Joseph Franklin Jeter, Sr.
On September 13, 1958, Joseph Franklin Jeter, Sr., the African-American victim, was shot and killed by Atlanta Police Department (APD) Officer W.O. Dempsey. Shortly before the shooting, Dempsey, and subjects Lieutenant Ellis Barrett, Officer Ned C. Oliver, Officer Andrew W. Jones, and Officer David R. Turner responded to a report of a man, later identified as XXXXXXX, pointing a gun inside a drug store. The subject officers reported that when they arrested XXXXX and placed him in a patrol car, a very large crowd approached and began yelling at them.
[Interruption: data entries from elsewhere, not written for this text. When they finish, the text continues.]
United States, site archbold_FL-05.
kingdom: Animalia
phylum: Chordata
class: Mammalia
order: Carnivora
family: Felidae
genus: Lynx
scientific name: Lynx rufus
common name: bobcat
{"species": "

Among them was XXXXX, the victim XXXXX. The officers claimed that The above numbered file has been closed as of this date.
James Brazier
On April 20, 1958, James Brazier, the African-American victim, was arrested by Dawson Police Department (DPD) Officers Weyman Cherry and Randolph McDonald, the subjects, for “interfering” with the earlier arrest of XXXXXXXXXXX. Subject Cherry admitted that he struck the victim on the head with a “blackjack” (a short, leather-covered club, consisting of a heavy head on a flexible handle), during the arrest, but he claimed that he acted in self-defense when Brazier resisted arrest by swinging at him and subject McDonald.
Ed Smith
On April 27, 1958, Ed Smith, the African-American victim, was fatally shot in the chest by Lawrence David Clark, the subject, in the front yard of the victim’s home in State Line, Mississippi. After a preliminary hearing, the subject was placed on a $5000 bond pending a grand jury hearing. Two weeks after the shooting, a local grand jury was convened and failed to indict the subject.